_Job_. Turn the lines of the records, from the line containing "Is the metal" through the end of the records, into a JSON list of strings, one string per line, with blank lines omitted.

▬▬▬▬▬▬▬▬▬▬

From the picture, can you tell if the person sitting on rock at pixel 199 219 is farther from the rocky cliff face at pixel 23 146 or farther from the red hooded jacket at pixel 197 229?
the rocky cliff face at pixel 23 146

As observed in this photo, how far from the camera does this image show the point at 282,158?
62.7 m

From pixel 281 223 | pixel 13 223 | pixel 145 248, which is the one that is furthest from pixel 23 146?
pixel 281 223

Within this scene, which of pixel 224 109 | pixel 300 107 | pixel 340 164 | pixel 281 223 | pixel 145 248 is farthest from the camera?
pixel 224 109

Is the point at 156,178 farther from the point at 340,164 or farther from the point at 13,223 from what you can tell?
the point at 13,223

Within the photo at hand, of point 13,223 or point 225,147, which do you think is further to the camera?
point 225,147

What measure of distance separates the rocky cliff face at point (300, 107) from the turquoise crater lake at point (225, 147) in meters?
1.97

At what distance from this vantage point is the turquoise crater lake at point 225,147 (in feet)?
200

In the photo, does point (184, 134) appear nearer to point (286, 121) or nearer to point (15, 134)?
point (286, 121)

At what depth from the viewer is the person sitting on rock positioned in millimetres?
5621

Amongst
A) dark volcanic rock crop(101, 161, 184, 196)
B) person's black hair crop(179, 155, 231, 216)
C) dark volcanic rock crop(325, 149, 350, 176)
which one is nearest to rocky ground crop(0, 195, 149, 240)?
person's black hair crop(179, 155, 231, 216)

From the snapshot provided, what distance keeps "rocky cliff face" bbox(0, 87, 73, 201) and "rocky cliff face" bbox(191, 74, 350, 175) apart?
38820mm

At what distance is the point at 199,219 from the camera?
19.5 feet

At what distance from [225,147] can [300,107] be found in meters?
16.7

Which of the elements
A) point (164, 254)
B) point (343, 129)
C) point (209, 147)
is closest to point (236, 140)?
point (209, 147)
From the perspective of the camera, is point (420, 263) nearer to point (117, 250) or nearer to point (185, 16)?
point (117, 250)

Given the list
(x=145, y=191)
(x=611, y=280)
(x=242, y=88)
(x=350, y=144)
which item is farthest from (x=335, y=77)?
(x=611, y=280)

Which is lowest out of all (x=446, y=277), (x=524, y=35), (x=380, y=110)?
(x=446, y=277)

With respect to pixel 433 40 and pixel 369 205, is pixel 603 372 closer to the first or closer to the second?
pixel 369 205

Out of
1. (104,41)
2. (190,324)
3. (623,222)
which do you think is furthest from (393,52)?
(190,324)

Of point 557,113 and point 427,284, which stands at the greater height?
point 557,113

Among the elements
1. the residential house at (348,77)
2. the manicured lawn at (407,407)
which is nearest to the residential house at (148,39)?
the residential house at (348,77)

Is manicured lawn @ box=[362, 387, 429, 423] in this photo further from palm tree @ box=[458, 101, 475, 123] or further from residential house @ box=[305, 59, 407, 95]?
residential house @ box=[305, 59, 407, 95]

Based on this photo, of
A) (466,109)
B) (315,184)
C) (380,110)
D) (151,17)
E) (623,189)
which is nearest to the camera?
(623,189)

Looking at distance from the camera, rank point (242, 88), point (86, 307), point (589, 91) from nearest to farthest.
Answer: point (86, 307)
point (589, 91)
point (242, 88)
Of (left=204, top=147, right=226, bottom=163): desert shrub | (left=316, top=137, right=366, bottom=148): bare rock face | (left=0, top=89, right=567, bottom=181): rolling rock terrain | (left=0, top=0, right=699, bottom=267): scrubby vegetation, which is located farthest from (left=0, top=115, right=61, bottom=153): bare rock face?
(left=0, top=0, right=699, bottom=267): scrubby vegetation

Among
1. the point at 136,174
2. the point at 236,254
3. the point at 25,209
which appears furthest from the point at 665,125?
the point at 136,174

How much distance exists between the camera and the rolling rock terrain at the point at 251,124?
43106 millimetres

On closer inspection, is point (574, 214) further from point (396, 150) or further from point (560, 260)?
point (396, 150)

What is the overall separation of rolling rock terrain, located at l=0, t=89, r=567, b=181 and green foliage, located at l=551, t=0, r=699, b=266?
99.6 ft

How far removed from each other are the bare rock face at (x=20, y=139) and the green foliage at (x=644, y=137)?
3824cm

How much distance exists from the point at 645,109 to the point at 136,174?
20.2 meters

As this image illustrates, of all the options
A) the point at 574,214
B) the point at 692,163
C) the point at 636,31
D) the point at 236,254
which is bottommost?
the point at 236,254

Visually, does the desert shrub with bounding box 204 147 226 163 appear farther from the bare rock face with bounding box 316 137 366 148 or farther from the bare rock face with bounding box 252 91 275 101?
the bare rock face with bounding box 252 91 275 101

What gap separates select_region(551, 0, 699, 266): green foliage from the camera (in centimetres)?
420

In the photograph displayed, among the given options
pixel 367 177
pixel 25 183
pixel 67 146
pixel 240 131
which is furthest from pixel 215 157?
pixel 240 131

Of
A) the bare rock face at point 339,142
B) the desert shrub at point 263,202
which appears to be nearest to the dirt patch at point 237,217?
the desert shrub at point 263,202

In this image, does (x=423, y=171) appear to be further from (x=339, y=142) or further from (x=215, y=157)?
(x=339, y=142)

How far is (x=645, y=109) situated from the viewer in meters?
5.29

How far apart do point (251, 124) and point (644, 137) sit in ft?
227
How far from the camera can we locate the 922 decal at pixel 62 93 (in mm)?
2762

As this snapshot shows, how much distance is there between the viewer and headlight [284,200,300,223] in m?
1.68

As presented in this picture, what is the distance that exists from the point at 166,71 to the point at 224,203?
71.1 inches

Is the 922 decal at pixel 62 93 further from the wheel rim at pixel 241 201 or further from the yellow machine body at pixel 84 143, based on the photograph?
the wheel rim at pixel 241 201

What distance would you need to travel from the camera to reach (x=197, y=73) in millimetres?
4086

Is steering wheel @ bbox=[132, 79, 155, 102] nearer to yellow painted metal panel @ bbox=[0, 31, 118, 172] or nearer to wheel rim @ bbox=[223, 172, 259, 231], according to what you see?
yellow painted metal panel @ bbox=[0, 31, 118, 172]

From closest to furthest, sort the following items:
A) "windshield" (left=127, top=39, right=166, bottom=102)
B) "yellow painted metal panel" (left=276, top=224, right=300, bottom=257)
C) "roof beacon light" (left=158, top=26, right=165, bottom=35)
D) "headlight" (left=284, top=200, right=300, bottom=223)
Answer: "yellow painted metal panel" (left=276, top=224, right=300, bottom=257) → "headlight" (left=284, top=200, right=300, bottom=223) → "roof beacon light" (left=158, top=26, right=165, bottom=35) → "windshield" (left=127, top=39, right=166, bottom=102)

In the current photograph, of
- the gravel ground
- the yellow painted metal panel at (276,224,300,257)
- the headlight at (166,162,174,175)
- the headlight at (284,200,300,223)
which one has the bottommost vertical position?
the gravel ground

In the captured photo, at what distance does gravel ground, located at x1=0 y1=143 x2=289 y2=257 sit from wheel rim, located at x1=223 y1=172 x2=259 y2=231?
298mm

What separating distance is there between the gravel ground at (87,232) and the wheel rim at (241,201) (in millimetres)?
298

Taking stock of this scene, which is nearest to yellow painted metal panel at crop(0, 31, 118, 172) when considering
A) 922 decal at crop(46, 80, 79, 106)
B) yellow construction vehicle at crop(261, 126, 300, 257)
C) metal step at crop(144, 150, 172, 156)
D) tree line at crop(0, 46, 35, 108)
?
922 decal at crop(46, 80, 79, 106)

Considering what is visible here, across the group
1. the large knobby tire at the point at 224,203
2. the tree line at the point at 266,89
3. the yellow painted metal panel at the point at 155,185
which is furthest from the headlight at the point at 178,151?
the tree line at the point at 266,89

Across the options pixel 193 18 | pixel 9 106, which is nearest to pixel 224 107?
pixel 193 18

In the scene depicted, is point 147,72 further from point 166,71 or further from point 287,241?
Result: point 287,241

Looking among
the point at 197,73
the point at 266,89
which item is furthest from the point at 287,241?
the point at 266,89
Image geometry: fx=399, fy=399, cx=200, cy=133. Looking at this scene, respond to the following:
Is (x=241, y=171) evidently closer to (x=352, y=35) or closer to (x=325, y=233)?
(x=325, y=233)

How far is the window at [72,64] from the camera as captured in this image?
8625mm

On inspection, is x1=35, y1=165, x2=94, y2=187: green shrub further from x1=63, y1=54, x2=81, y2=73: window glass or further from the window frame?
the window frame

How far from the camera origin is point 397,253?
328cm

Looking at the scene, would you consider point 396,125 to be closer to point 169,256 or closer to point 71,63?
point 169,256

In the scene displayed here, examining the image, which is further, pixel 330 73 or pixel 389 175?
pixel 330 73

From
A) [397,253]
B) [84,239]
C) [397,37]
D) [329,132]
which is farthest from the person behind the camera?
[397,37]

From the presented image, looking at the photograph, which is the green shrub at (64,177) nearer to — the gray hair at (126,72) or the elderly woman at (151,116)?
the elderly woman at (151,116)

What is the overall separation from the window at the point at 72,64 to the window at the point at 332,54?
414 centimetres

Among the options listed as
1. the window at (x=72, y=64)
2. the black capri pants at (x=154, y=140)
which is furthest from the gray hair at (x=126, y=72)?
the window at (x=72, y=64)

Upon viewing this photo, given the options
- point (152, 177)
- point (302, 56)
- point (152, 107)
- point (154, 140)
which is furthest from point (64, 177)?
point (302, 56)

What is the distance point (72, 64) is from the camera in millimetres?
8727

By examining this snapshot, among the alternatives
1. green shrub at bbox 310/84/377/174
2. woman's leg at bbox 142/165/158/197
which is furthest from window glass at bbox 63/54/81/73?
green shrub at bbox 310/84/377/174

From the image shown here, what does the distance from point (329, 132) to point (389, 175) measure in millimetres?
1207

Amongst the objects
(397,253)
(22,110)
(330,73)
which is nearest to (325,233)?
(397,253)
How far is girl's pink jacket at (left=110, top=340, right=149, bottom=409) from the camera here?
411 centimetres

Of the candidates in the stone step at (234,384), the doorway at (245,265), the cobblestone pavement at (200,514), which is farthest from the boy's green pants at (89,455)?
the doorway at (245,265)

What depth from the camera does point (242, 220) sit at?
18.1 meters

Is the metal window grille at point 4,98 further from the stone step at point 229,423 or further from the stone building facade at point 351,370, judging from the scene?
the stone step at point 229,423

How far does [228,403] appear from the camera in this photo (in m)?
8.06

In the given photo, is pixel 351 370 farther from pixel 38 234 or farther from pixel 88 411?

▬▬▬▬▬▬▬▬▬▬

_Completed exercise_.
[
  "Is the metal window grille at point 4,98 further from the stone step at point 229,423 or further from the stone building facade at point 351,370, judging from the scene?",
  "the stone step at point 229,423",
  "How far does [228,403] appear from the camera in this photo (in m)?",
  "8.06",
  "In the given photo, is pixel 351 370 farther from pixel 38 234 or farther from pixel 88 411?"
]